Our research reveals that the increased salience of contact through a variety of contamination cues negatively impacts consumer evaluations of a touched product. When proximity to contact is closer and the number of contact sources is higher, consumer evaluations and purchase intentions for a touched product decrease. Interestingly, the results for proximity to contact only hold when a short period of time has elapsed since the product was perceived to be touched. When time since contact is longer, the effects of consumer contamination appear to dissipate. Further, we show that disgust operates readily in the domain of contamination in the consumption context.
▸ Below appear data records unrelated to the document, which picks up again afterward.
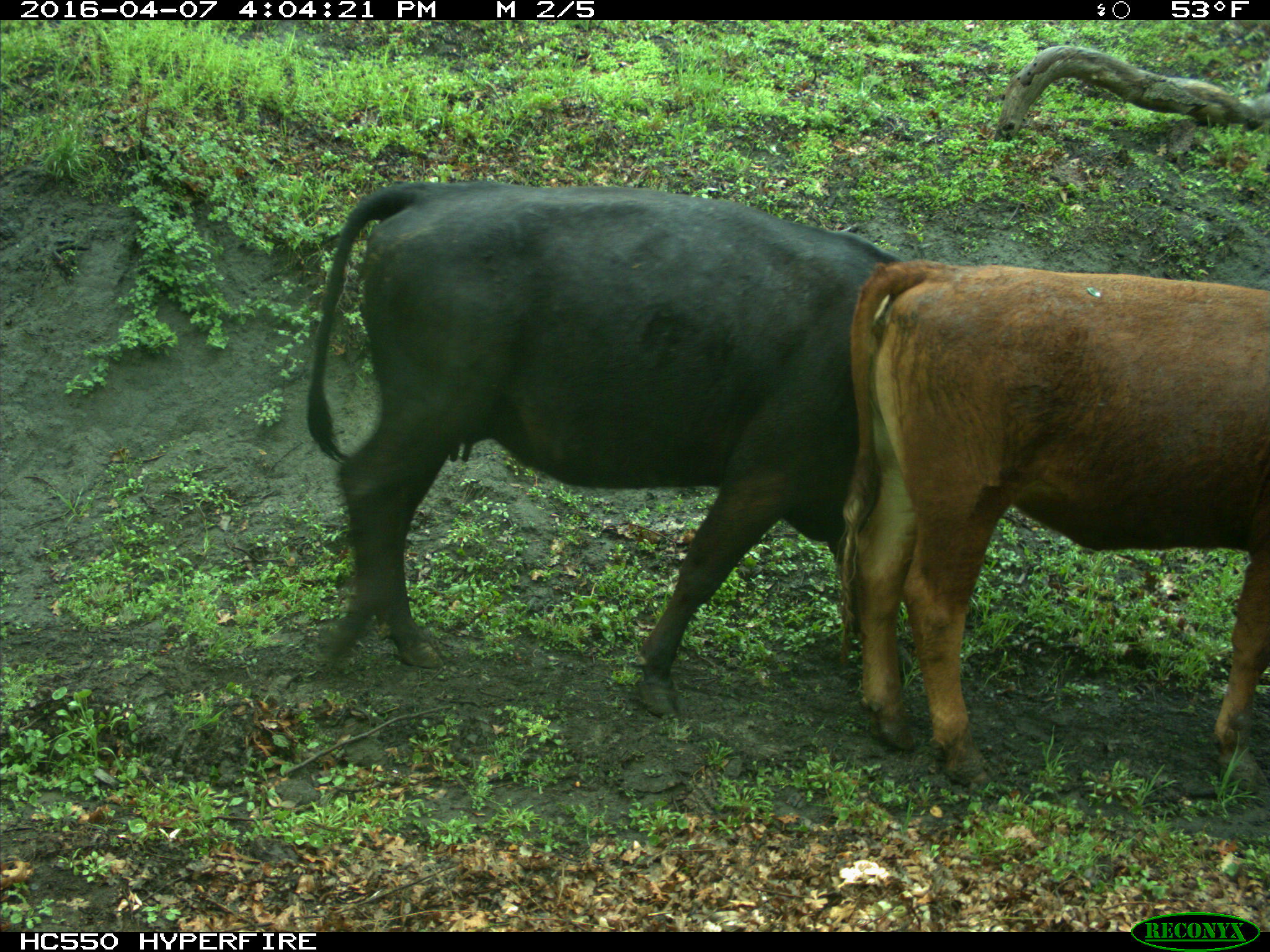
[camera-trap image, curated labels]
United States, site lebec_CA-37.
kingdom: Animalia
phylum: Chordata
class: Mammalia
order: Artiodactyla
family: Bovidae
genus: Bos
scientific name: Bos taurus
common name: domestic cow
Bos taurus (domestic cow).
In particular, consumers lowered their evaluations of touched products because they felt disgusted by the contamination from other shoppers.
Significance of the Research for Managers
The findings for consumer contamination underscore the importance of management decisions related to store layout and design. While it is critical to enable consumers to touch merchandise, consideration should also be given to limiting how and where consumers touch products. Effective store design can provide opportunities and constraints with respect to consumer contamination. For example, instead of using product bins or table displays that encourage rummaging and searching, effective design of shelving and rack displays can minimize consumer handling of products. Further, a front room/back room layout that provides “fresh” products for trial can potentially mitigate contamination perceptions from the consumer. Retail environments where consumers try on merchandise (e.g., clothing, footwear) need to be sensitive to consumers viewing others handling their products.
Appropriate merchandising and well-managed product displays are also central in effectively addressing contamination concerns. Cues that a product has previously been used or touched, such as ripped tags or dishevelled displays will raise contamination fears and negatively impact consumer evaluations. Managers must make an effort to minimize the salience of contamination so that consumers are not motivated to think a given product has been contaminated. Effective merchandising of products can be useful in allaying and preventing contamination effects from materializing.
Employees need to be cognizant of the issues surrounding consumer contamination and have the ability to deal with consumer concerns in this regard. Employees must be mindful to remove the evidence of consumer contamination as quickly as possible in a retail environment. Refolding, restocking, re-packaging, and returning products quickly to shelf locations are examples of simple activities that can alleviate contamination concerns for consumers.
Finally, a company’s communication with consumers should also be sensitive to contamination. Advertising, promotions, and other communication efforts should be careful not to raise contamination concerns. Communication that highlights the incidence of consumer contact and identify who is touching products may result in contamination signals that alienate potential customers.
Journal Article on which this summary is based:
Argo, Jennifer J., Darren W. Dahl, and Andrea C. Morales (2006), “Consumer Contamination: How Consumers React to Products Touched by Others,” Journal of Marketing, 70(2), 81-94.